Supply chain management (SCM)
Supply chain management (SCM) is the coordination of material, information, and money flows from raw-material suppliers through manufacturing and distribution to the end customer, and back again for returns. It spans planning, sourcing, making, delivering, and returning. Procurement and logistics are functions within it; SCM is the discipline that makes them act as one system.
Examples
Demand spike propagation: A power-tool maker sees orders jump 18% after a competitor's recall. Planning revises the forecast in week 1, procurement raises blanket-order releases in week 2, and the battery supplier confirms added capacity in week 4: a five-week lag the team now treats as its benchmark to beat.
Inventory positioning: Instead of stocking finished units, an HVAC manufacturer holds $2.1M of long-lead compressors and sheet metal, then assembles to order in 5 days. Same service level, 30% less inventory value exposed to obsolescence.
Returns loop: A consumer-electronics brand routes the 3% of units that come back through a refurbishment cell that recovers 70% of product value, instead of scrapping returns.
Definition
The standard framing breaks SCM into five activities: plan, source, make, deliver, return. Demand planning forecasts what customers will buy, procurement secures the materials, manufacturing converts them, and distribution gets product to customers. The management problem is that each function optimizes locally unless someone owns the flow end to end.

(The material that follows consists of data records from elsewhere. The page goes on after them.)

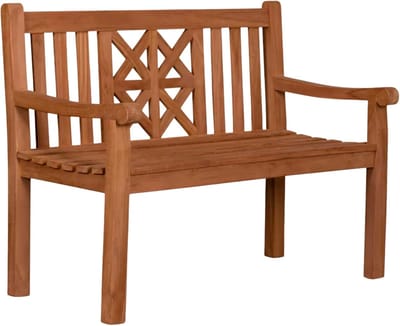 Teakhouten Tuinbank voor Buiten - 2-zits Massief en Weerbestendig - 120 x 57 x 94 cm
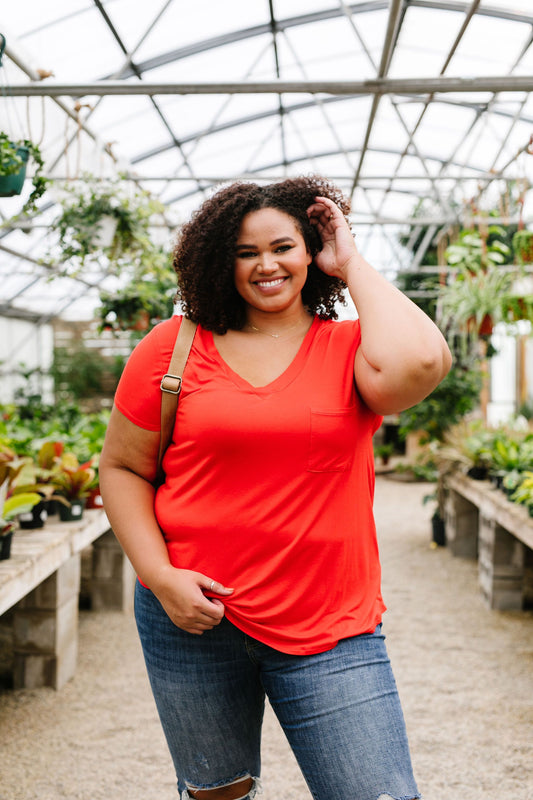 Everyday Yay V-Neck Tee In Red Orange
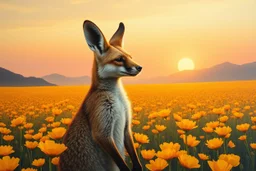 oil paint, kangaroo fox mother nature in A vast, tranquil landscape bathed in the golden glow of a spring sunset, with a sea of opium poppys stretching across sharp mountain hills under a soft, pastel-colored sky. The flowers sway gently in a soft breeze, creating a vibrant, dream-like ocean of yellow against the serene background. close up on a natural beauty face A solitary figure, perhaps a poet or dreamer, stands in awe at the beauty, their presence almost blending with the natural scene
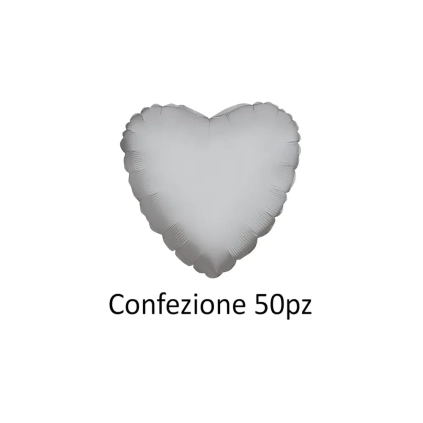 Palloncini cuore Argento standard shape 18" (45cm) in mylar, 50pz.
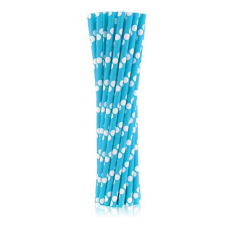 KORREKT WEB Blue Polka Dots, Kék papír szívószál 24 db-os party kellék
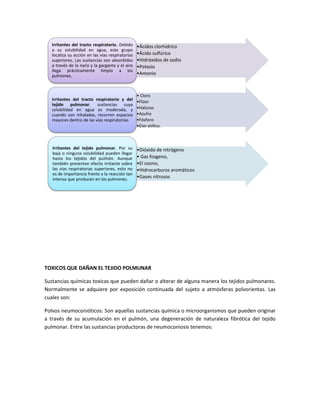 Irritantes del tracto respiratorio. Debido
a su solubilidad en agua, este grupo
localiza su acción en las vías respiratorias
superiores, Las sustancias son absorbidas
a través de la nariz y la garganta y el aire
llega prácticamente limpio a los
pulmones.

•Ácidos clorhídrico
•Ácido sulfúrico
•Hidróxidos de sodio
•Potasio
•Amonio

Irritantes del tracto respiratorio y del
tejido pulmonar. sustancias cuya
solubilidad en agua es moderada, y
cuando son inhaladas, recorren espacios
mayores dentro de las vías respiratorias.

• Cloro
•Flúor
•Haluros
•Azufre
•Fósforo
•Eter etílico.

Irritantes del tejido pulmonar. Por su
baja o ninguna solubilidad pueden llegar
hasta los tejidos del pulmón. Aunque
también presentan efecto irritante sobre
las vías respiratorias superiores, esto no
es de importancia frente a la reacción tan
intensa que producen en los pulmones.

•Dióxido de nitrógeno
• Gas fosgeno,
•El ozono,
•Hidrocarburos aromáticos
•Gases nitrosos

TOXICOS QUE DAÑAN EL TEJIDO POLMUNAR
Sustancias químicas toxicas que pueden dañar o alterar de alguna manera los tejidos pulmonares.
Normalmente se adquiere por exposición continuada del sujeto a atmósferas polvorientas. Las
cuales son:
Polvos neumoconióticos: Son aquellas sustancias química o microorganismos que pueden originar
a través de su acumulación en el pulmón, una degeneración de naturaleza fibrótica del tejido
pulmonar. Entre las sustancias productoras de neumoconiosis tenemos:

 
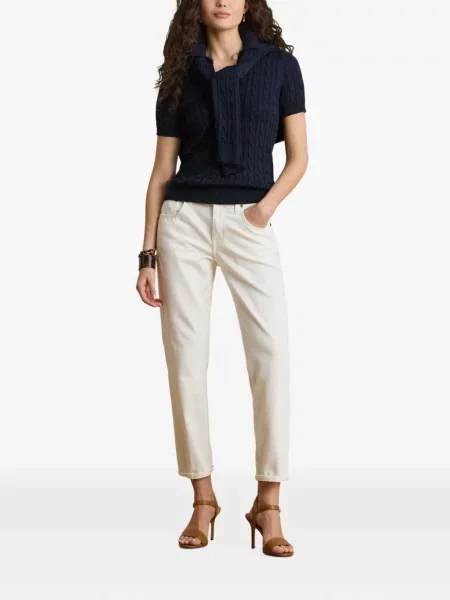 Blugi drepți Lauren Ralph Lauren alb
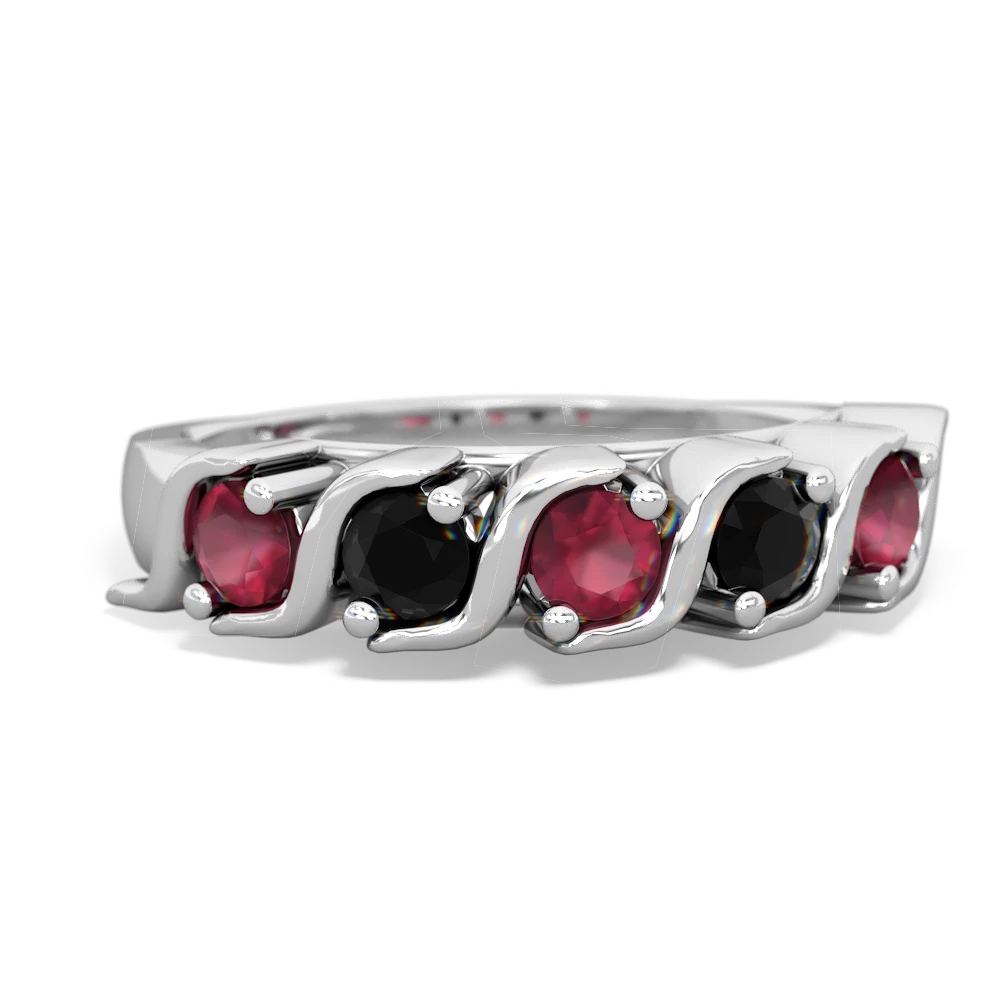 Ruby Anniversary Band 14K White Gold ring R2089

SCM is broader than logistics, though the words get swapped casually. Logistics moves and stores goods; SCM also decides what to make, what to buy, where to hold inventory, and how to respond when demand shifts. A flawless freight operation cannot save a supply chain planned against a bad forecast.
Three flows move at once: materials downstream toward the customer, information upstream (forecasts, orders, schedule changes), and money upstream as payment. Most supply chain failures are information failures first. A demand signal that never reaches a tier-2 supplier becomes a missed shipment a quarter later, which is why teams invest in supply chain visibility and disciplined inventory management: both shrink the lag between a change and the system's response.